→ **Required work**:
Render the material from the line containing "From this photo, is" through the line containing "1181 millimetres" as a two-column CSV with the columns request and answer, one row per request. Quote every field and replace any line breaks with spaces.
───── Data entries ─────
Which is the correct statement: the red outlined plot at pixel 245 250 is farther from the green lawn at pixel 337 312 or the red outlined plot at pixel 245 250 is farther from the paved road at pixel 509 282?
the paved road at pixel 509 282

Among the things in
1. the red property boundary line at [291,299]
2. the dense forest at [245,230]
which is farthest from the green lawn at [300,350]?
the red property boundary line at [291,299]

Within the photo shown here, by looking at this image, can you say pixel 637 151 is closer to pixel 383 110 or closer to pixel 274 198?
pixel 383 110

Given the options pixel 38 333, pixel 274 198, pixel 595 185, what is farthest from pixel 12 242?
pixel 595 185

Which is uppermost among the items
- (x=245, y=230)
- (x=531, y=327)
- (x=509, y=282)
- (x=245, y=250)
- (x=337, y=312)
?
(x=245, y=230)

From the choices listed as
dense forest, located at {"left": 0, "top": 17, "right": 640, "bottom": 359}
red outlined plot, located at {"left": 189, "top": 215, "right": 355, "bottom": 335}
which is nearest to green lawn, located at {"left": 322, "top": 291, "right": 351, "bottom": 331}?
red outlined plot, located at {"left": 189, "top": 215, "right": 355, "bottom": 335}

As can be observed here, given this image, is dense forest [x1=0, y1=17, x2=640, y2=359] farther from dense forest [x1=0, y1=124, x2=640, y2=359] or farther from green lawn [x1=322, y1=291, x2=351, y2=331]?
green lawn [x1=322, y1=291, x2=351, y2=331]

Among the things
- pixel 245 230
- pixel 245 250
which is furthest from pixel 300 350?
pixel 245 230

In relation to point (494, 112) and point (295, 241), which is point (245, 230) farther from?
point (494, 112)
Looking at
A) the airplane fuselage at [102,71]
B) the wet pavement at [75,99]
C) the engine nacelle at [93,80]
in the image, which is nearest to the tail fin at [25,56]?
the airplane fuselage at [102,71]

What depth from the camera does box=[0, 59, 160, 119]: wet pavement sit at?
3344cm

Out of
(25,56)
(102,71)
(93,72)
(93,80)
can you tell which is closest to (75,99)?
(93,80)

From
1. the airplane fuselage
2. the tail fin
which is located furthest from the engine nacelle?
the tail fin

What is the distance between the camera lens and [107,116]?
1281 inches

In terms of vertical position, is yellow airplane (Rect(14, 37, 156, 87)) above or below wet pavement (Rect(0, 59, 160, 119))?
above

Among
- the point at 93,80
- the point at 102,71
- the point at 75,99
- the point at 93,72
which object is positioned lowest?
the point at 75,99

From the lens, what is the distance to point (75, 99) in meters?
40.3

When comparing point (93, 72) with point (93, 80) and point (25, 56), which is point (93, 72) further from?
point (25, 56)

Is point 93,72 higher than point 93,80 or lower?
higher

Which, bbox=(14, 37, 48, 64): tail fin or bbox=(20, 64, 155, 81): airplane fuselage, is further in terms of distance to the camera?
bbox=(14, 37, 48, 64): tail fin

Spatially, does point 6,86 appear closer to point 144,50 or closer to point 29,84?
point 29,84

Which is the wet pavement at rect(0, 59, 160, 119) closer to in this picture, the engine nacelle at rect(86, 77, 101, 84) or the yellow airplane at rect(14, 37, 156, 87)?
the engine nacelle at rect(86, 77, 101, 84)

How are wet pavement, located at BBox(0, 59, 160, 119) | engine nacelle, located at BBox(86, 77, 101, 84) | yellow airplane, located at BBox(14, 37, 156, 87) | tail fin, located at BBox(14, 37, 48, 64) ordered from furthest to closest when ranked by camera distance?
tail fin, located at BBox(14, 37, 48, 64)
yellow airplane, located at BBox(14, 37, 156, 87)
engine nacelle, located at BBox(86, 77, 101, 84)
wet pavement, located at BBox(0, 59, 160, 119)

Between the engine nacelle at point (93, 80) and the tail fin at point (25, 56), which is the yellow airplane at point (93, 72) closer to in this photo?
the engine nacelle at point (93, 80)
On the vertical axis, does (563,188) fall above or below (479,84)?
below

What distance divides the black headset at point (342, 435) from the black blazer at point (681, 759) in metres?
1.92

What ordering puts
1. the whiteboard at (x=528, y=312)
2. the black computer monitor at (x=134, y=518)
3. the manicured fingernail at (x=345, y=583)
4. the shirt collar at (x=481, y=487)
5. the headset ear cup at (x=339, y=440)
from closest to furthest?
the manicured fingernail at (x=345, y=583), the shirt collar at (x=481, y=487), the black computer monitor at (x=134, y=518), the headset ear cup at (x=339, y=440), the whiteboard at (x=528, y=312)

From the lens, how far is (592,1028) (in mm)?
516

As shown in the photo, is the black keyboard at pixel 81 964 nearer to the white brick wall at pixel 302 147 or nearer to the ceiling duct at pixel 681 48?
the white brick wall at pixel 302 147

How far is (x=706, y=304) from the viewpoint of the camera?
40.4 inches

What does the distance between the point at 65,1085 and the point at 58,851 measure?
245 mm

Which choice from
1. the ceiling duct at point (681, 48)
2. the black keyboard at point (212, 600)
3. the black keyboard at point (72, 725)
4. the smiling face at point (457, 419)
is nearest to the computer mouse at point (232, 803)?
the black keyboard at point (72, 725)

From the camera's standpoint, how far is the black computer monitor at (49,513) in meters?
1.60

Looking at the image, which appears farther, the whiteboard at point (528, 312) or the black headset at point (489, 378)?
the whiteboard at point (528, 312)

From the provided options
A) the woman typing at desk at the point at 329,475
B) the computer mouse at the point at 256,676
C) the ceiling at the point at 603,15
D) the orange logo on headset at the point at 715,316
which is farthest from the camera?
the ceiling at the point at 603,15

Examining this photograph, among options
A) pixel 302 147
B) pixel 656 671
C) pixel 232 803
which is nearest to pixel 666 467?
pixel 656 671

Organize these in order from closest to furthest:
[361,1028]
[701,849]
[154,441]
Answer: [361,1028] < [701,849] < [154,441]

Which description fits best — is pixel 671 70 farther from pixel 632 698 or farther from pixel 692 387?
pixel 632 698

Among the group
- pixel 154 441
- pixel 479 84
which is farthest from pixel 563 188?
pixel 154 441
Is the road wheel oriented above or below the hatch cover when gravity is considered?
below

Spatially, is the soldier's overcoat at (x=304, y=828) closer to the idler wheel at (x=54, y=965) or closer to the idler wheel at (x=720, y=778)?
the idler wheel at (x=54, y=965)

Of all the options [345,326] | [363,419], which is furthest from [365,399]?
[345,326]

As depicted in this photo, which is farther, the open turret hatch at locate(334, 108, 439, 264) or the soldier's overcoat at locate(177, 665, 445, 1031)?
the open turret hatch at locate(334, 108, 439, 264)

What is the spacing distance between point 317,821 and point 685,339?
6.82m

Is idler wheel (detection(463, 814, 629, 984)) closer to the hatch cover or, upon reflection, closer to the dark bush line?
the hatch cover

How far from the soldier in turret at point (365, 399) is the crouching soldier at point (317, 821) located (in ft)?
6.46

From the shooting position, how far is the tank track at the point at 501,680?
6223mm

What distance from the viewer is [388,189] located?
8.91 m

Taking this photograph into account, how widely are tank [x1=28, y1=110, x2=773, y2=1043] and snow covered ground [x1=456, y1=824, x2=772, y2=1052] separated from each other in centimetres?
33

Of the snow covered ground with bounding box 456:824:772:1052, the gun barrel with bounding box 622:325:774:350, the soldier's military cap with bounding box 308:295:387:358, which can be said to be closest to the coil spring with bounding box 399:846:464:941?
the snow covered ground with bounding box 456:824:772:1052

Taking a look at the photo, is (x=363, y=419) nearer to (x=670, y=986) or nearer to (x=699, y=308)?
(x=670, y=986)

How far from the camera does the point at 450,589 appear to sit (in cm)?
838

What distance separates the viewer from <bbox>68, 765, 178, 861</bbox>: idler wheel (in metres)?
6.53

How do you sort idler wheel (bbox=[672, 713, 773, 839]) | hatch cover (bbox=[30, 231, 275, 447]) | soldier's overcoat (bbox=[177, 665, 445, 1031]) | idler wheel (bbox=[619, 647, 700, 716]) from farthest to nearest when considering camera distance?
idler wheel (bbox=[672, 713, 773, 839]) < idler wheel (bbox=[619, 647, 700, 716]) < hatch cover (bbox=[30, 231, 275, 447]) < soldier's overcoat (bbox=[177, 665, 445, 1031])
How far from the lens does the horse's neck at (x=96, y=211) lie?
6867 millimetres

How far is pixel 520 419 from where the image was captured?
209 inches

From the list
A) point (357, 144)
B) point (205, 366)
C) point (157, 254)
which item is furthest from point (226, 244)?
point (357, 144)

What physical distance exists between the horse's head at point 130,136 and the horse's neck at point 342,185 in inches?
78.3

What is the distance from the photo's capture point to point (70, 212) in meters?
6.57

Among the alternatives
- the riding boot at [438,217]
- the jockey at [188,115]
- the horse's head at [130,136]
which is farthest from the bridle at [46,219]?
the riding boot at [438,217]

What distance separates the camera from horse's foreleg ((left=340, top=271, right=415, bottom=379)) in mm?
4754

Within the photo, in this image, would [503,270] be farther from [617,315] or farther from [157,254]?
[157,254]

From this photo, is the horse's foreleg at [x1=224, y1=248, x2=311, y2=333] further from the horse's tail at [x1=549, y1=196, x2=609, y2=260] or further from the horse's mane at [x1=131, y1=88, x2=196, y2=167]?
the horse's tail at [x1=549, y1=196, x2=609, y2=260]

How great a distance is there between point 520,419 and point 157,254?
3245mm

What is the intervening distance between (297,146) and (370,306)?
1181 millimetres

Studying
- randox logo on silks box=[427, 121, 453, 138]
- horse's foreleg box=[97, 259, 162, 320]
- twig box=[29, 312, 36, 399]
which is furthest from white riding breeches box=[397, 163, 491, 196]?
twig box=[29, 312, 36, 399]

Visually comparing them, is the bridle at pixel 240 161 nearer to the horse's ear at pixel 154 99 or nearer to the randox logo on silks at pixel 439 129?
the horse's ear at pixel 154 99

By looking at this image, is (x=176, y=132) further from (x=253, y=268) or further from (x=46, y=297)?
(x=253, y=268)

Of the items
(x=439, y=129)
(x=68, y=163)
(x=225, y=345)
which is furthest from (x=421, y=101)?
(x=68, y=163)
─────
→ **Answer to this problem**:
request,answer
"From this photo, is the horse's foreleg at [x1=224, y1=248, x2=311, y2=333] further from the horse's tail at [x1=549, y1=196, x2=609, y2=260] or further from the horse's mane at [x1=131, y1=88, x2=196, y2=167]?","the horse's tail at [x1=549, y1=196, x2=609, y2=260]"
"How great a distance is there between point 520,419 and point 157,254?","3245mm"
"What is the intervening distance between (297,146) and (370,306)?","1181 millimetres"